TASKS AND EXERCISES:
a: From the marketing dashboard text, list every type of paid digital advertising it names.
b: Revise the marketing dashboard text from the words "Your dashboard can" through "make some changes.", changing "Twitter engagement" to "LinkedIn engagement".

SOURCE DOCUMENT:
Every marketer needs a dashboard — a one-stop summary of where they are and how they’re tracking toward where they want to be. Driven by key performance metrics, when a dashboard is set up correctly, virtually your entire marketing operation can be managed from one unified interface.
However, if your dashboard doesn’t tell you the full story, you aren’t able to identify where your marketing needs to improve, or by how much, and by what methods. You could be spending time and money on ineffectual tactics that are hurting your bottom line. After all, you don’t know what you don’t know.
In order to be a framework that provides an integrated, holistic view of marketing performance and allows for actionable optimization, your reporting dashboard should do the following six things.
Your dashboard can give you a real-time look at digital tactics like your Twitter engagement, SEM performance, and email opens. And, yes, there are dashboards that can provide insights like projections and predictive analytics — both of these are very useful tools. But a dashboard’s first and foremost purpose is to provide you with an overall understanding of how your key digital initiatives are performing.
It’s also beneficial for your dashboard to include your goals for the campaign and track the progress you’ve made toward them. This is where storing your key reporting metrics alongside your goals comes in handy. By structuring your dashboard to include this information, you’ll already know if you should stay along a similar path or make some changes.
If you’re running paid digital advertising, from search and programmatic to display and social, it’s important to make sure you’re able to see a complete view of how your efforts are performing. Your dashboard should not only list performance of keywords and audiences, but also CPM, CPC, and CPA.
Reviewing these data points each month keeps you up-to-date on whether you’re spending your digital media budget too fast or not bidding high enough. A quarterly review of these metrics provides insight on how your strategy is performing and whether there are shifts needed in spend and targeting parameters.
Knowing how people come into your sales funnel and where they are in the customer journey at that time is crucial to understanding what kinds of campaigns and content you need to create. Consider setting up your dashboard to pull reports across the entire customer journey.

INFORMATION SHOWN:
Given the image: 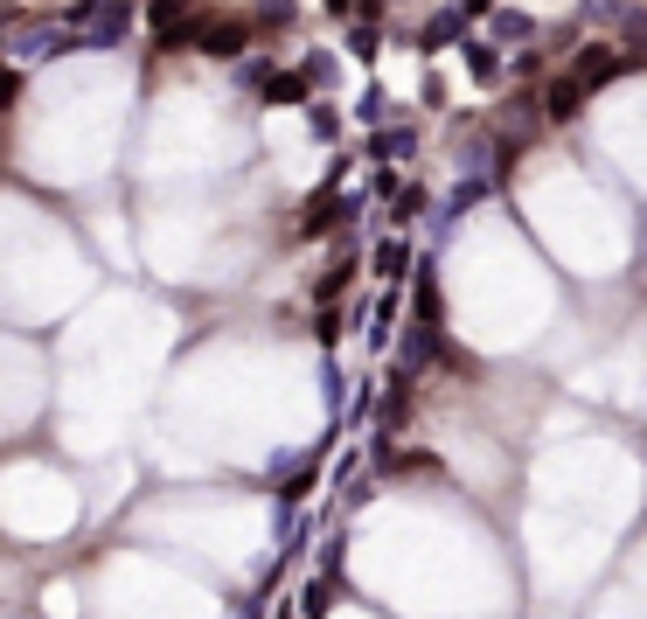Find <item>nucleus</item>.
<instances>
[{"label": "nucleus", "instance_id": "obj_1", "mask_svg": "<svg viewBox=\"0 0 647 619\" xmlns=\"http://www.w3.org/2000/svg\"><path fill=\"white\" fill-rule=\"evenodd\" d=\"M578 98H585V84H578V77L550 84V119H571V112H578Z\"/></svg>", "mask_w": 647, "mask_h": 619}, {"label": "nucleus", "instance_id": "obj_2", "mask_svg": "<svg viewBox=\"0 0 647 619\" xmlns=\"http://www.w3.org/2000/svg\"><path fill=\"white\" fill-rule=\"evenodd\" d=\"M592 77H613V49H585L578 56V84H592Z\"/></svg>", "mask_w": 647, "mask_h": 619}, {"label": "nucleus", "instance_id": "obj_3", "mask_svg": "<svg viewBox=\"0 0 647 619\" xmlns=\"http://www.w3.org/2000/svg\"><path fill=\"white\" fill-rule=\"evenodd\" d=\"M300 98H307L300 77H272V105H300Z\"/></svg>", "mask_w": 647, "mask_h": 619}, {"label": "nucleus", "instance_id": "obj_4", "mask_svg": "<svg viewBox=\"0 0 647 619\" xmlns=\"http://www.w3.org/2000/svg\"><path fill=\"white\" fill-rule=\"evenodd\" d=\"M14 91H21V77H14V70H0V112L14 105Z\"/></svg>", "mask_w": 647, "mask_h": 619}]
</instances>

THE REPLIES:
a: search, programmatic, display, social

b:
Your dashboard can give you a real-time look at digital tactics like your LinkedIn engagement, SEM performance, and email opens. And, yes, there are dashboards that can provide insights like projections and predictive analytics — both of these are very useful tools. But a dashboard’s first and foremost purpose is to provide you with an overall understanding of how your key digital initiatives are performing.
It’s also beneficial for your dashboard to include your goals for the campaign and track the progress you’ve made toward them. This is where storing your key reporting metrics alongside your goals comes in handy. By structuring your dashboard to include this information, you’ll already know if you should stay along a similar path or make some changes.